> Action item
Without changing a single word, write out every entry.

> Data under study
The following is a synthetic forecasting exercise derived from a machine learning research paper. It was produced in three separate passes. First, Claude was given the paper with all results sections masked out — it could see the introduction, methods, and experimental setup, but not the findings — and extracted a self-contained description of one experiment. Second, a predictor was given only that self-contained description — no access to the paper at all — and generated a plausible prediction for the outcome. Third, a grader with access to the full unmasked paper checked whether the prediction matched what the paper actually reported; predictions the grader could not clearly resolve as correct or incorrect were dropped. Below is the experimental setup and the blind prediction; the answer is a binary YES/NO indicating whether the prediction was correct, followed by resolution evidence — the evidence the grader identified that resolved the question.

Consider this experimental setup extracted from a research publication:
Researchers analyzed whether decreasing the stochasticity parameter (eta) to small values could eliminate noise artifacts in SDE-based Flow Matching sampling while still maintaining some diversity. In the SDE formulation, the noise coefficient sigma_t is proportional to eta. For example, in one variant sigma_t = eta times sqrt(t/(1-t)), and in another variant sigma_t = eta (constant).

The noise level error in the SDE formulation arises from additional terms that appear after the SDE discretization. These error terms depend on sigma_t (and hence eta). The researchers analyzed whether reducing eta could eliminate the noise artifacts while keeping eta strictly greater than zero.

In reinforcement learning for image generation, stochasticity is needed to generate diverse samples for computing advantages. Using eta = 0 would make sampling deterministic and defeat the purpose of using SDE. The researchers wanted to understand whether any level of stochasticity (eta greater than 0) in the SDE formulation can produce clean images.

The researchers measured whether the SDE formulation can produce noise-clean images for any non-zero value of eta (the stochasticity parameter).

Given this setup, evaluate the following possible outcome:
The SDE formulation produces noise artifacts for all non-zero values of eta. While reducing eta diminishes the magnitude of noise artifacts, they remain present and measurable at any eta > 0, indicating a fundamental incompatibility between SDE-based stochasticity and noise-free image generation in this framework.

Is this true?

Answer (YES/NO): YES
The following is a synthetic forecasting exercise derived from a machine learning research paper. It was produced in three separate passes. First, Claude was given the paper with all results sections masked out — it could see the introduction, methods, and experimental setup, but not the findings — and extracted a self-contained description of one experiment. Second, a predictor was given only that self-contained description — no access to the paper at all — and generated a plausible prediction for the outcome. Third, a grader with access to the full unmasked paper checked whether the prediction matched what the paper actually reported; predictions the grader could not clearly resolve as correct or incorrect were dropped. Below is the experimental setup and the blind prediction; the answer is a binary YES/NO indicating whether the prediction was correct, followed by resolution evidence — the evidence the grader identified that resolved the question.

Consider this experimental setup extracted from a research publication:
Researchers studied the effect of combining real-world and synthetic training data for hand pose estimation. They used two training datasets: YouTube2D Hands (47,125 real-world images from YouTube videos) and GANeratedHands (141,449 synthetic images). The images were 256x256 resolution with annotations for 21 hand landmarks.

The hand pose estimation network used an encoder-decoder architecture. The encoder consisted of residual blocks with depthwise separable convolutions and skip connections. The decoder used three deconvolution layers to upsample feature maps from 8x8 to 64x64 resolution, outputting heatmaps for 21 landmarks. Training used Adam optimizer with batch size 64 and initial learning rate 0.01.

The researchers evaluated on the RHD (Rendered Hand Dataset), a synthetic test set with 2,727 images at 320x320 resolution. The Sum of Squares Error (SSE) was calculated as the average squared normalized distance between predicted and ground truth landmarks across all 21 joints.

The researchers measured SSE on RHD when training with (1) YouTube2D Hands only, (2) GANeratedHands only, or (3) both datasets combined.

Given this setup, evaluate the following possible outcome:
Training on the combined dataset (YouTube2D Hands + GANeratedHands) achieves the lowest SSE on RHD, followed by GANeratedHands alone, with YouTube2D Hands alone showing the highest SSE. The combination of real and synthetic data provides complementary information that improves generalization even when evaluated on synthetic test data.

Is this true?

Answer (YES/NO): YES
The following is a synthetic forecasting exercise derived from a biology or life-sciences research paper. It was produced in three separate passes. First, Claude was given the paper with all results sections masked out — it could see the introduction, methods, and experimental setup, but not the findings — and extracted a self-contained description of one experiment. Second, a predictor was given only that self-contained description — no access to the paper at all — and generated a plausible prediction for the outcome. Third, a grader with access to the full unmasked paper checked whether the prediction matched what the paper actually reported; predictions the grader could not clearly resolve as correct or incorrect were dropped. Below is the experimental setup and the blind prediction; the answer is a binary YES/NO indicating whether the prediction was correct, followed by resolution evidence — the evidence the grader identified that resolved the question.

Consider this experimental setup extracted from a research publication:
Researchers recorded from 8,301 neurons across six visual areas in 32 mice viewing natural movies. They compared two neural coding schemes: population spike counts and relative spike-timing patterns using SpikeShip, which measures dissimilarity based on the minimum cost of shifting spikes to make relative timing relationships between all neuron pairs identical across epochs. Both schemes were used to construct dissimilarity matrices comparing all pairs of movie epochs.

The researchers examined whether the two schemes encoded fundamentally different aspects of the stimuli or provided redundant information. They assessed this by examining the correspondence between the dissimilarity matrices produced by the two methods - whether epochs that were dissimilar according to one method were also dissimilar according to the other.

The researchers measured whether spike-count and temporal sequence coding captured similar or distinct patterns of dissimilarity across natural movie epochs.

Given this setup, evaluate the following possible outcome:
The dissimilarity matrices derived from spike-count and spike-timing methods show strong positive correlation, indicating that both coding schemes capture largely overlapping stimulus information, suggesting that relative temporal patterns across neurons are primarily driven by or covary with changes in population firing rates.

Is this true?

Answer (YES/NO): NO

> Solution to this exercise
The following is a synthetic forecasting exercise derived from a machine learning research paper. It was produced in three separate passes. First, Claude was given the paper with all results sections masked out — it could see the introduction, methods, and experimental setup, but not the findings — and extracted a self-contained description of one experiment. Second, a predictor was given only that self-contained description — no access to the paper at all — and generated a plausible prediction for the outcome. Third, a grader with access to the full unmasked paper checked whether the prediction matched what the paper actually reported; predictions the grader could not clearly resolve as correct or incorrect were dropped. Below is the experimental setup and the blind prediction; the answer is a binary YES/NO indicating whether the prediction was correct, followed by resolution evidence — the evidence the grader identified that resolved the question.

Consider this experimental setup extracted from a research publication:
Researchers analyzed whether decreasing the stochasticity parameter (eta) to small values could eliminate noise artifacts in SDE-based Flow Matching sampling while still maintaining some diversity. In the SDE formulation, the noise coefficient sigma_t is proportional to eta. For example, in one variant sigma_t = eta times sqrt(t/(1-t)), and in another variant sigma_t = eta (constant).

The noise level error in the SDE formulation arises from additional terms that appear after the SDE discretization. These error terms depend on sigma_t (and hence eta). The researchers analyzed whether reducing eta could eliminate the noise artifacts while keeping eta strictly greater than zero.

In reinforcement learning for image generation, stochasticity is needed to generate diverse samples for computing advantages. Using eta = 0 would make sampling deterministic and defeat the purpose of using SDE. The researchers wanted to understand whether any level of stochasticity (eta greater than 0) in the SDE formulation can produce clean images.

The researchers measured whether the SDE formulation can produce noise-clean images for any non-zero value of eta (the stochasticity parameter).

Given this setup, evaluate the following possible outcome:
The SDE formulation produces noise artifacts for all non-zero values of eta. While reducing eta diminishes the magnitude of noise artifacts, they remain present and measurable at any eta > 0, indicating a fundamental incompatibility between SDE-based stochasticity and noise-free image generation in this framework.

Is this true?

Answer (YES/NO): YES
The following is a synthetic forecasting exercise derived from a machine learning research paper. It was produced in three separate passes. First, Claude was given the paper with all results sections masked out — it could see the introduction, methods, and experimental setup, but not the findings — and extracted a self-contained description of one experiment. Second, a predictor was given only that self-contained description — no access to the paper at all — and generated a plausible prediction for the outcome. Third, a grader with access to the full unmasked paper checked whether the prediction matched what the paper actually reported; predictions the grader could not clearly resolve as correct or incorrect were dropped. Below is the experimental setup and the blind prediction; the answer is a binary YES/NO indicating whether the prediction was correct, followed by resolution evidence — the evidence the grader identified that resolved the question.

Consider this experimental setup extracted from a research publication:
Researchers studied the effect of combining real-world and synthetic training data for hand pose estimation. They used two training datasets: YouTube2D Hands (47,125 real-world images from YouTube videos) and GANeratedHands (141,449 synthetic images). The images were 256x256 resolution with annotations for 21 hand landmarks.

The hand pose estimation network used an encoder-decoder architecture. The encoder consisted of residual blocks with depthwise separable convolutions and skip connections. The decoder used three deconvolution layers to upsample feature maps from 8x8 to 64x64 resolution, outputting heatmaps for 21 landmarks. Training used Adam optimizer with batch size 64 and initial learning rate 0.01.

The researchers evaluated on the RHD (Rendered Hand Dataset), a synthetic test set with 2,727 images at 320x320 resolution. The Sum of Squares Error (SSE) was calculated as the average squared normalized distance between predicted and ground truth landmarks across all 21 joints.

The researchers measured SSE on RHD when training with (1) YouTube2D Hands only, (2) GANeratedHands only, or (3) both datasets combined.

Given this setup, evaluate the following possible outcome:
Training on the combined dataset (YouTube2D Hands + GANeratedHands) achieves the lowest SSE on RHD, followed by GANeratedHands alone, with YouTube2D Hands alone showing the highest SSE. The combination of real and synthetic data provides complementary information that improves generalization even when evaluated on synthetic test data.

Is this true?

Answer (YES/NO): YES
The following is a synthetic forecasting exercise derived from a biology or life-sciences research paper. It was produced in three separate passes. First, Claude was given the paper with all results sections masked out — it could see the introduction, methods, and experimental setup, but not the findings — and extracted a self-contained description of one experiment. Second, a predictor was given only that self-contained description — no access to the paper at all — and generated a plausible prediction for the outcome. Third, a grader with access to the full unmasked paper checked whether the prediction matched what the paper actually reported; predictions the grader could not clearly resolve as correct or incorrect were dropped. Below is the experimental setup and the blind prediction; the answer is a binary YES/NO indicating whether the prediction was correct, followed by resolution evidence — the evidence the grader identified that resolved the question.

Consider this experimental setup extracted from a research publication:
Researchers recorded from 8,301 neurons across six visual areas in 32 mice viewing natural movies. They compared two neural coding schemes: population spike counts and relative spike-timing patterns using SpikeShip, which measures dissimilarity based on the minimum cost of shifting spikes to make relative timing relationships between all neuron pairs identical across epochs. Both schemes were used to construct dissimilarity matrices comparing all pairs of movie epochs.

The researchers examined whether the two schemes encoded fundamentally different aspects of the stimuli or provided redundant information. They assessed this by examining the correspondence between the dissimilarity matrices produced by the two methods - whether epochs that were dissimilar according to one method were also dissimilar according to the other.

The researchers measured whether spike-count and temporal sequence coding captured similar or distinct patterns of dissimilarity across natural movie epochs.

Given this setup, evaluate the following possible outcome:
The dissimilarity matrices derived from spike-count and spike-timing methods show strong positive correlation, indicating that both coding schemes capture largely overlapping stimulus information, suggesting that relative temporal patterns across neurons are primarily driven by or covary with changes in population firing rates.

Is this true?

Answer (YES/NO): NO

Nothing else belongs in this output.